> _Texte fourni_:
^^^^

18/11/2019 00:00Complémentaire santé : de l’intérêt de bien rédiger les décisions unilatérales

Après un contrôle d’une société au titre des années 2012 à 2014, l'URSSAF de Haute Normandie a procédé à un redressement portant sur la mutuelle instaurée au profit de l’ensemble du personnel par décision unilatérale de l’employeur (DUE) en date du 26 février 2010.

Non-respect du caractère collectif et obligatoire

Bien que la DUE ne prévoyait pas d'exception à l'affiliation obligatoire de l'ensemble des salariés présents et à venir, l’URSSAF constate que certains d’entre eux, embauchés après la mise en place du contrat de santé, ne bénéficiaient pas des garanties. Le contrôleur a alors fait valoir que l'exclusion concernant les salariés sous contrat à durée déterminée (CDD) ou les apprentis n'était pas applicable au travers d’une DUE et qu'il en résultait que le caractère collectif du contrat de mutuelle n'était pas respecté.

De son côté, compte tenu de la date de la DUE, l’entreprise a soutenu que le respect du caractère obligatoire devait être analysé pour toute la période sous l'empire des articles L. 242-1 et D. 242-1 du Code de de la sécurité sociale sans faire de distinction entre les périodes antérieures et postérieures au 1er janvier 2014. Selon l’employeur, les cas de dispense ne devaient pas être analysés selon les textes en vigueur au moment où la DUE a été prise et que, sauf à ajouter aux textes en vigueur, il ne saurait être considéré que les dispenses d'adhésion devaient impérativement être prévues dans l'acte juridique.

Pour l’entreprise, le caractère obligatoire du régime avait bien été respecté dans la mesure où les salariés embauchés sur la période du 1er janvier 2012 au 31 décembre 2013 et n’ayant pas souhaité bénéficier du régime complémentaire, étaient des apprentis et des salariés en CDD, pour la majeure partie d'une durée inférieure à 12 mois, justifiant d'une couverture complémentaire extérieure, et des salariés en contrat à durée indéterminée (CDI) en période d'essai, de sorte qu'il était matériellement impossible de mettre en place ce dispositif à leur profit.

De même, pour la période postérieure au 31 décembre 2013, les salariés ayant demandé une dispense d’adhésion étaient également pour partie des apprentis, des salariés en CDD ou dont le contrat a été rompu pendant la période d'essai et pour partie des salariés en CDI déjà couverts par un autre régime.

Rappel des règles de dispense d’adhésion

Au regard de la législation, de la réglementation et de la doctrine administrative en vigueur au moment des faits, les juges du fond ont rappelé que :

  • Seules les contributions des employeurs aux systèmes de garantie auxquels l'adhésion du salarié est obligatoire peuvent bénéficier de l'exclusion de l'assiette des cotisations de sécurité sociale sous plafond.

^^^^

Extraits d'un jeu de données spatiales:
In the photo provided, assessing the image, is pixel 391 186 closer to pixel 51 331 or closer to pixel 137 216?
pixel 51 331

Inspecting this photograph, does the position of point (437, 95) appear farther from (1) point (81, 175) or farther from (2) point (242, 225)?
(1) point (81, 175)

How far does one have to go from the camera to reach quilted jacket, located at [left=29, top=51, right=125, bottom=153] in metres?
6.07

^^^^

> _Liste des tâches_:
(a) D'après le texte sur la complémentaire santé, à quelle date l'employeur a-t-il pris la décision unilatérale instaurant la mutuelle ?
(b) Poursuivez le texte sur la complémentaire santé à partir de l'endroit où il s'arrête.

> _Réponses rédigées_:
(a) Le 26 février 2010.

(b)
  • En cas de mise en place de couverture de prévoyance complémentaire par DUE, la circulaire du 30 janvier 2009 n’admettait qu’une seule exception, celle concernant les salariés déjà présents dans l'entreprise au moment de la mise en place du système et qui refusaient, par écrit, de cotiser à ce régime. Les autres exceptions, concernant notamment les salariés bénéficiaires d'un contrat d'une durée inférieure à 12 mois ou les salariés ayant une couverture de prévoyance complémentaire obligatoire dans le cadre d'un autre emploi ne concernaient que les hypothèses où le régime de prévoyance avait été mis en place autrement que par décision unilatérale de l'employeur.
  • Le décret du 8 juillet 2014, entré en vigueur le 11 juillet 2014, a étendu en cas de DUE, la possibilité de mettre en place des dispenses d'adhésion pour certaines catégories de salariés (CDD, apprentis, temps partiels), en maintenant toutefois l'exigence que ces exceptions aient été prévues dans l'acte juridique.

Absence de mise en conformité de la DUE

Pour la Cour d’appel, il appartient aux employeurs de se mettre en conformité avec la législation applicable de sorte que la société ne peut soutenir que les seuls textes applicables à la cause sont ceux en vigueur au 26 février 2010.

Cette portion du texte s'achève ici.